Почему я застонала? Марпесса, ты была там, когда Мирина, кровавый комок, заскреблась у двери хижины, где мы прятались. Глухая тьма, ночь без огней, мертвых подбирали утром. На теле Мирины не оставалось места, до которого можно было дотронуться, чтоб она не застонала. Я все еще вижу перед собой лицо крестьянки, приютившей нас, когда Мирина лежала перед нами, а мы смачивали соком трав ее раны. У нас, Марпесса, у нас с тобой больше не было слез. Я надеялась только на быстрый конец. Когда мы услышали, что греки в поисках разогнанных амазонок в первый раз дошли до этих хижин, мы набросили гору неспряденной шерсти на Мирину, лежащую в углу, ее слабое дыхание не шевелило шерсти. Мы присели у огня в рваных, грязных платьях, я помню, что точила нож для чистки овощей, и взгляд грека, вошедшего в хижину, столкнулся с моим на этом ноже. Тогда мы взглянули друг на друга. Он меня понял. Он не тронул меня. Взял, чтобы соблюсти достоинство воина, козочку, вырезанную Анхизом и стоявшую в нише. Когда спустя недели к Мирине вернулось сознание, она не могла простить себе, что спаслась. Кроме имени Пенфезилеи она не произносила ни слова. Я застонала снова, как стонали мы тогда, слыша или произнося это имя. В бою Мирина ни на шаг не отходила от Пенфезилеи. Когда Ахилл нацелился на Пенфезилею, пятеро мужчин с силой удерживали Мирину, я видела кровоподтеки на ее коже. Об этом рассказали нам другие амазонки, не Мирина. Ахилл изумился, столкнувшись в бою с Пенфезилеей. Уж не сошел ли он с ума! Кто бы мог подумать, его встретила мечом женщина! Она вынудила его считаться с собой — это было ее последнее торжество. Они сражались долго, всех амазонок оттеснили от Пенфезилеи. Он бросил ее оземь, он хотел захватить ее в плен, но она резанула его кинжалом и вынудила умертвить себя. Благодарение богам хоть за это.

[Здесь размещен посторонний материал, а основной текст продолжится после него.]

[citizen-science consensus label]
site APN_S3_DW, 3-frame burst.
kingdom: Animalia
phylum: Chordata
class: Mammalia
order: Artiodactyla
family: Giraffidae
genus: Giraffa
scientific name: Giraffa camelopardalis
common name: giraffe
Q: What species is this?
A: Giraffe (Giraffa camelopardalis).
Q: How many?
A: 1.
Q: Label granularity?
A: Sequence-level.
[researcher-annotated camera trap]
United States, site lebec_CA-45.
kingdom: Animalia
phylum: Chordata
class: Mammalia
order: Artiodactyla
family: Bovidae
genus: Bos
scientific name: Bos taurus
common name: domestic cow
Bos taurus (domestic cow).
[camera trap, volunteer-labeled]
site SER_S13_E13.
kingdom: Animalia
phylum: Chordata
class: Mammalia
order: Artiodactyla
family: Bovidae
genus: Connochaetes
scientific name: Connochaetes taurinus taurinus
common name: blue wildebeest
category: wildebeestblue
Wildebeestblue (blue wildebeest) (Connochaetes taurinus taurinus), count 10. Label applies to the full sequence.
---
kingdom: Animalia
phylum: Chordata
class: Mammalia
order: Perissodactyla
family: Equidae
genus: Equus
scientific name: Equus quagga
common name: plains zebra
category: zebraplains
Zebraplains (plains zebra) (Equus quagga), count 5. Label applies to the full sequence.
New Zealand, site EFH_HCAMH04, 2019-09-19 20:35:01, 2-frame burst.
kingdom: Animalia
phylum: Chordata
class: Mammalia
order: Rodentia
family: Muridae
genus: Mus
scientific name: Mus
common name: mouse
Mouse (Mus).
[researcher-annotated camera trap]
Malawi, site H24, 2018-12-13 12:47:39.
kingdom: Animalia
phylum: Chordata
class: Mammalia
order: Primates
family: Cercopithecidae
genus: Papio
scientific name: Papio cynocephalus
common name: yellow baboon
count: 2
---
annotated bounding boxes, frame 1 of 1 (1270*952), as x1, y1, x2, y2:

Что произошло потом — я вижу перед собой, словно была там сама. Ахилл, греческий герой, надругался над телом мертвой. Мужчина, неспособный любить живых, продолжая убивать, бросился на свою жертву. Я застонала. Она уже не могла ничего почувствовать. Но мы почувствовали, мы, все женщины. Что же будет, если такое станет повторяться! Мужчины, слабые, вознесенные в победители путем заговора, нуждались в нас, как в жертвах, чтобы хоть что-нибудь почувствовать. Что же будет! Сами греки ужаснулись содеянному Ахиллом. И в наказанье ему пошли дальше: привязали тело Пенфезилеи, которую теперь он оплакивал, к лошади, проволокли по полю и бросили в воду. Надругались над женщиной, чтобы уязвить мужчину.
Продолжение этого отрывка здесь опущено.